→ Task directions
The records sit below this line. Repeat all of them exactly.

→ Data extract

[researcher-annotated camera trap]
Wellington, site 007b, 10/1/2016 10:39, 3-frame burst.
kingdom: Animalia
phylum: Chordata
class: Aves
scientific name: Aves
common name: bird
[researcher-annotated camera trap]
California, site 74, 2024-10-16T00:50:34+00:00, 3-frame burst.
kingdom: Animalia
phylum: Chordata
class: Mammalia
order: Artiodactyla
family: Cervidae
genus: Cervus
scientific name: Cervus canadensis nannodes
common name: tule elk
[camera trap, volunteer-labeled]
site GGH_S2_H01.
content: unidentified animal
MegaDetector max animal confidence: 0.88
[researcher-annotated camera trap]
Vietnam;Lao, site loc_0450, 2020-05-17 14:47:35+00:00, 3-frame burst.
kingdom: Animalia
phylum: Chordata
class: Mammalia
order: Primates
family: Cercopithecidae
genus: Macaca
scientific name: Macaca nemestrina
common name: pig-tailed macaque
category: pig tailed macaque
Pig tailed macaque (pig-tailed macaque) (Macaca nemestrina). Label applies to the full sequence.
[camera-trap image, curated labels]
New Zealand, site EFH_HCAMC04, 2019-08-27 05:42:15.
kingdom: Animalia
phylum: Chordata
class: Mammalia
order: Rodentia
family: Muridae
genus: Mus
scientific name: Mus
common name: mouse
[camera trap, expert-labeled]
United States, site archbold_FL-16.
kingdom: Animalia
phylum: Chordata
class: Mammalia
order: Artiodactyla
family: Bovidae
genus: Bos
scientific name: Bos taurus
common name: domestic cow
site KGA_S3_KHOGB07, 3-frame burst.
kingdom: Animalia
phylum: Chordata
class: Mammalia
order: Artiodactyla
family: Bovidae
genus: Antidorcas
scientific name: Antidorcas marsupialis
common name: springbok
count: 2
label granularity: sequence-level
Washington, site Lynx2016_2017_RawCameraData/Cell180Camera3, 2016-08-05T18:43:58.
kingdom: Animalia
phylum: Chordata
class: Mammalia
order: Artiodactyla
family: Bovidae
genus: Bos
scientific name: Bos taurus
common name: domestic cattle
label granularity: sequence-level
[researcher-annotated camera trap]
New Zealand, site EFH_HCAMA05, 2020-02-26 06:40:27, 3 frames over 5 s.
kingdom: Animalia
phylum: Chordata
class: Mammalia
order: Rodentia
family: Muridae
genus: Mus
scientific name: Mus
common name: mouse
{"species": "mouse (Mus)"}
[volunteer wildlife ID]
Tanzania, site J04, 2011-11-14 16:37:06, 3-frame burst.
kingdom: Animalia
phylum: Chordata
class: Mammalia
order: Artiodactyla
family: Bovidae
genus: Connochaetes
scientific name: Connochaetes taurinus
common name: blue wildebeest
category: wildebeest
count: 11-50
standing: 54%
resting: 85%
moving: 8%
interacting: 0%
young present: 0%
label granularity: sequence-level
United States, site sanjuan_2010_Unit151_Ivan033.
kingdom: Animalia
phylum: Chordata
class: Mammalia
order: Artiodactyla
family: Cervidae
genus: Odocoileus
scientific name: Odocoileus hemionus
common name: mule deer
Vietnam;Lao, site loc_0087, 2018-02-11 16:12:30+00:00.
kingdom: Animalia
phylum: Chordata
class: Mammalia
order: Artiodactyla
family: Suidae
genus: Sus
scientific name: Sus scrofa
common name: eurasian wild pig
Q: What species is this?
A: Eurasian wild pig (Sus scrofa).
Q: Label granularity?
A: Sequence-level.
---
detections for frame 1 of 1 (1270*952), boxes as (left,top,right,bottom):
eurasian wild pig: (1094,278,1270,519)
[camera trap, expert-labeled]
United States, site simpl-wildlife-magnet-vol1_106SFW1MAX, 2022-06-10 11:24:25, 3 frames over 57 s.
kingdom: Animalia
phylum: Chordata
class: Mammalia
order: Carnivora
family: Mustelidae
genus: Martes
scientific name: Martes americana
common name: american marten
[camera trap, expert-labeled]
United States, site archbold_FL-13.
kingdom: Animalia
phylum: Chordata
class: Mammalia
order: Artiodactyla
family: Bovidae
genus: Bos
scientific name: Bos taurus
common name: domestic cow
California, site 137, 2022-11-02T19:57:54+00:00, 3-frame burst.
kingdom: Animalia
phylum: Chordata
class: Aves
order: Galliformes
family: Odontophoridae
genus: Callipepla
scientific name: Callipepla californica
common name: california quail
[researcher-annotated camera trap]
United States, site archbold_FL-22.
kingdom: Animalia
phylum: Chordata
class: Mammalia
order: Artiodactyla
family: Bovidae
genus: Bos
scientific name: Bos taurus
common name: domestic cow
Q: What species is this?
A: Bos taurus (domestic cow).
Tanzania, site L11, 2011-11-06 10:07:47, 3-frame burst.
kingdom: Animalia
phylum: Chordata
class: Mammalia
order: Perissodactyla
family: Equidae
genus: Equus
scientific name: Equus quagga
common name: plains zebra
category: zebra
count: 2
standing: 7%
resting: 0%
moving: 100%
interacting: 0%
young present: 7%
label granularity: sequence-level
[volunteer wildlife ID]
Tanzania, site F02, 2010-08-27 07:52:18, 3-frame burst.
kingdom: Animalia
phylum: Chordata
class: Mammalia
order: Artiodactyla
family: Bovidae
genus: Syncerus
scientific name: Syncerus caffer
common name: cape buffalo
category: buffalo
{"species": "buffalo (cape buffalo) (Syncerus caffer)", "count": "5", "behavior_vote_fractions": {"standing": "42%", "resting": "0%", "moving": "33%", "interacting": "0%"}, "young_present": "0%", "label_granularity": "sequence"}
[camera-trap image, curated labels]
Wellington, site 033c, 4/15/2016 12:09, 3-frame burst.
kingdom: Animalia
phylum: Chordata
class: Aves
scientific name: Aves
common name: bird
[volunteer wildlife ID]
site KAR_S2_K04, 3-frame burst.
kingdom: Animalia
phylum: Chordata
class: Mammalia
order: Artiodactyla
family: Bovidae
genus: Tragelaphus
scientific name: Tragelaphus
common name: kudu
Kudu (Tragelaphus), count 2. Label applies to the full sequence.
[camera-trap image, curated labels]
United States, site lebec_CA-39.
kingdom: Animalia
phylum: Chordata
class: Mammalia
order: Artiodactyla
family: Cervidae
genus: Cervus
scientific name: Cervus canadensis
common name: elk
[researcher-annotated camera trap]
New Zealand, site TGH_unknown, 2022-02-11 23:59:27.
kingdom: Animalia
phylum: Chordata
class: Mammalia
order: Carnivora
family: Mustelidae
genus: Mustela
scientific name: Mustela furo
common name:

→ Reply to the exercise
[researcher-annotated camera trap]
Wellington, site 007b, 10/1/2016 10:39, 3-frame burst.
kingdom: Animalia
phylum: Chordata
class: Aves
scientific name: Aves
common name: bird
[researcher-annotated camera trap]
California, site 74, 2024-10-16T00:50:34+00:00, 3-frame burst.
kingdom: Animalia
phylum: Chordata
class: Mammalia
order: Artiodactyla
family: Cervidae
genus: Cervus
scientific name: Cervus canadensis nannodes
common name: tule elk
[camera trap, volunteer-labeled]
site GGH_S2_H01.
content: unidentified animal
MegaDetector max animal confidence: 0.88
[researcher-annotated camera trap]
Vietnam;Lao, site loc_0450, 2020-05-17 14:47:35+00:00, 3-frame burst.
kingdom: Animalia
phylum: Chordata
class: Mammalia
order: Primates
family: Cercopithecidae
genus: Macaca
scientific name: Macaca nemestrina
common name: pig-tailed macaque
category: pig tailed macaque
Pig tailed macaque (pig-tailed macaque) (Macaca nemestrina). Label applies to the full sequence.
[camera-trap image, curated labels]
New Zealand, site EFH_HCAMC04, 2019-08-27 05:42:15.
kingdom: Animalia
phylum: Chordata
class: Mammalia
order: Rodentia
family: Muridae
genus: Mus
scientific name: Mus
common name: mouse
[camera trap, expert-labeled]
United States, site archbold_FL-16.
kingdom: Animalia
phylum: Chordata
class: Mammalia
order: Artiodactyla
family: Bovidae
genus: Bos
scientific name: Bos taurus
common name: domestic cow
site KGA_S3_KHOGB07, 3-frame burst.
kingdom: Animalia
phylum: Chordata
class: Mammalia
order: Artiodactyla
family: Bovidae
genus: Antidorcas
scientific name: Antidorcas marsupialis
common name: springbok
count: 2
label granularity: sequence-level
Washington, site Lynx2016_2017_RawCameraData/Cell180Camera3, 2016-08-05T18:43:58.
kingdom: Animalia
phylum: Chordata
class: Mammalia
order: Artiodactyla
family: Bovidae
genus: Bos
scientific name: Bos taurus
common name: domestic cattle
label granularity: sequence-level
[researcher-annotated camera trap]
New Zealand, site EFH_HCAMA05, 2020-02-26 06:40:27, 3 frames over 5 s.
kingdom: Animalia
phylum: Chordata
class: Mammalia
order: Rodentia
family: Muridae
genus: Mus
scientific name: Mus
common name: mouse
{"species": "mouse (Mus)"}
[volunteer wildlife ID]
Tanzania, site J04, 2011-11-14 16:37:06, 3-frame burst.
kingdom: Animalia
phylum: Chordata
class: Mammalia
order: Artiodactyla
family: Bovidae
genus: Connochaetes
scientific name: Connochaetes taurinus
common name: blue wildebeest
category: wildebeest
count: 11-50
standing: 54%
resting: 85%
moving: 8%
interacting: 0%
young present: 0%
label granularity: sequence-level
United States, site sanjuan_2010_Unit151_Ivan033.
kingdom: Animalia
phylum: Chordata
class: Mammalia
order: Artiodactyla
family: Cervidae
genus: Odocoileus
scientific name: Odocoileus hemionus
common name: mule deer
Vietnam;Lao, site loc_0087, 2018-02-11 16:12:30+00:00.
kingdom: Animalia
phylum: Chordata
class: Mammalia
order: Artiodactyla
family: Suidae
genus: Sus
scientific name: Sus scrofa
common name: eurasian wild pig
Q: What species is this?
A: Eurasian wild pig (Sus scrofa).
Q: Label granularity?
A: Sequence-level.
---
detections for frame 1 of 1 (1270*952), boxes as (left,top,right,bottom):
eurasian wild pig: (1094,278,1270,519)
[camera trap, expert-labeled]
United States, site simpl-wildlife-magnet-vol1_106SFW1MAX, 2022-06-10 11:24:25, 3 frames over 57 s.
kingdom: Animalia
phylum: Chordata
class: Mammalia
order: Carnivora
family: Mustelidae
genus: Martes
scientific name: Martes americana
common name: american marten
[camera trap, expert-labeled]
United States, site archbold_FL-13.
kingdom: Animalia
phylum: Chordata
class: Mammalia
order: Artiodactyla
family: Bovidae
genus: Bos
scientific name: Bos taurus
common name: domestic cow
California, site 137, 2022-11-02T19:57:54+00:00, 3-frame burst.
kingdom: Animalia
phylum: Chordata
class: Aves
order: Galliformes
family: Odontophoridae
genus: Callipepla
scientific name: Callipepla californica
common name: california quail
[researcher-annotated camera trap]
United States, site archbold_FL-22.
kingdom: Animalia
phylum: Chordata
class: Mammalia
order: Artiodactyla
family: Bovidae
genus: Bos
scientific name: Bos taurus
common name: domestic cow
Q: What species is this?
A: Bos taurus (domestic cow).
Tanzania, site L11, 2011-11-06 10:07:47, 3-frame burst.
kingdom: Animalia
phylum: Chordata
class: Mammalia
order: Perissodactyla
family: Equidae
genus: Equus
scientific name: Equus quagga
common name: plains zebra
category: zebra
count: 2
standing: 7%
resting: 0%
moving: 100%
interacting: 0%
young present: 7%
label granularity: sequence-level
[volunteer wildlife ID]
Tanzania, site F02, 2010-08-27 07:52:18, 3-frame burst.
kingdom: Animalia
phylum: Chordata
class: Mammalia
order: Artiodactyla
family: Bovidae
genus: Syncerus
scientific name: Syncerus caffer
common name: cape buffalo
category: buffalo
{"species": "buffalo (cape buffalo) (Syncerus caffer)", "count": "5", "behavior_vote_fractions": {"standing": "42%", "resting": "0%", "moving": "33%", "interacting": "0%"}, "young_present": "0%", "label_granularity": "sequence"}
[camera-trap image, curated labels]
Wellington, site 033c, 4/15/2016 12:09, 3-frame burst.
kingdom: Animalia
phylum: Chordata
class: Aves
scientific name: Aves
common name: bird
[volunteer wildlife ID]
site KAR_S2_K04, 3-frame burst.
kingdom: Animalia
phylum: Chordata
class: Mammalia
order: Artiodactyla
family: Bovidae
genus: Tragelaphus
scientific name: Tragelaphus
common name: kudu
Kudu (Tragelaphus), count 2. Label applies to the full sequence.
[camera-trap image, curated labels]
United States, site lebec_CA-39.
kingdom: Animalia
phylum: Chordata
class: Mammalia
order: Artiodactyla
family: Cervidae
genus: Cervus
scientific name: Cervus canadensis
common name: elk
[researcher-annotated camera trap]
New Zealand, site TGH_unknown, 2022-02-11 23:59:27.
kingdom: Animalia
phylum: Chordata
class: Mammalia
order: Carnivora
family: Mustelidae
genus: Mustela
scientific name: Mustela furo
common name:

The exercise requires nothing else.